This isn’t rocket science: conserve water

It’s not that we didn’t see this coming. Forget the weather patterns you grew up with, the U.S. and the rest of the world are entering a new climatic pattern: water will be scarcer, rains shorter and more intense, snowfalls fewer, weather patterns more erratic.

These new weather patterns are no longer abnormal. According to a majority of the world’s climate scientists, they are the new normal.

Most important, we’re not going back. So how well prepared are we?

Impressive technologies are emerging to address shortages in water-deprived regions south of the Equator, where conservation is a way of life, but progress north of the Equator is emerging too slowly.

For example, companies like Forever Pure, IDE Technologies and GE’s AquaSel division are pursuing desalination. But desalination — removing salts and minerals from sea water to make it potable — only makes sense in extreme situations, such as Saudi Arabia’s need for fresh water. The technologies are costly and plagued by technical glitches, and demand so much energy that a consuming country would need to be a Saudi Arabia to supply the necessary fuel.
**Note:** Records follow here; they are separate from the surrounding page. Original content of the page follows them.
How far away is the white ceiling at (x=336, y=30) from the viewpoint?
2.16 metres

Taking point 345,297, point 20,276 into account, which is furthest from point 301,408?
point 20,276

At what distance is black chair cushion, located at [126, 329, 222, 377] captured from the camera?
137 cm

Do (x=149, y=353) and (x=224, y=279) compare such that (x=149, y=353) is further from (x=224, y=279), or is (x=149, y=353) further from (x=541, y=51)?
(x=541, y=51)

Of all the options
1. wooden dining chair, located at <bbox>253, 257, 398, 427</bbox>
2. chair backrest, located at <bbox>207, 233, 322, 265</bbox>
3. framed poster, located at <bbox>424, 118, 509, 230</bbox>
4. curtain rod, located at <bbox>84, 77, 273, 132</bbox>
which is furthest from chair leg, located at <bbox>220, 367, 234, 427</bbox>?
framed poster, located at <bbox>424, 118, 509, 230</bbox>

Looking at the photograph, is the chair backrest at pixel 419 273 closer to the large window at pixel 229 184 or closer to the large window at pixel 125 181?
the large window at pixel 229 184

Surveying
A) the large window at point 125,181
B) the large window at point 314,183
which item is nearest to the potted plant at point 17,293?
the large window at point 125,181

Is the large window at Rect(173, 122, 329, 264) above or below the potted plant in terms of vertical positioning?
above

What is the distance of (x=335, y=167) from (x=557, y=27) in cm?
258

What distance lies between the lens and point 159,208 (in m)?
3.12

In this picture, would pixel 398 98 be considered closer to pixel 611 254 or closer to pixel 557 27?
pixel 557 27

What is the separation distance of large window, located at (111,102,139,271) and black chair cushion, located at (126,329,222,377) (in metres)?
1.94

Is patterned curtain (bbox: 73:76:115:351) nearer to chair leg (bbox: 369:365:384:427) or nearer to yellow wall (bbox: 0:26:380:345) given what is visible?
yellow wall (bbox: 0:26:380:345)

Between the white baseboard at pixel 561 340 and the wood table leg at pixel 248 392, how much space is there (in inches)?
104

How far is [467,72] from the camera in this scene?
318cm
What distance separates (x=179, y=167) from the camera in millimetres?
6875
Elsewhere, there are a range of effective low-tech alternatives being implemented. Teams at the University of Washington and in South American countries are experimenting with harvesting fog. They’re testing materials on which fog and dew condense to see which materials catch and deliver the most water. On parts of Peru’s Pacific coast, where less than an inch of rain falls annually, villages collect hundreds of gallons of water daily by letting the heavy ocean fog settle on special collection screens set up like badminton nets along the shore.

As we adjust to permanent water scarcity, we’ll become accustomed to buildings plumbed with rainwater collection systems and storage tanks. We’ll also learn to appreciate graywater systems, which capture used water from sinks, tubs, and washing machines for re-use in toilets and outdoor watering.

But the real solution lies not with these types of new technologies, but in conservation and improved water systems in areas from crop irrigation to home plumbing. North of the equator, the emphasis should be on conservation. We simply must become more accustomed to living with shortages as the norm.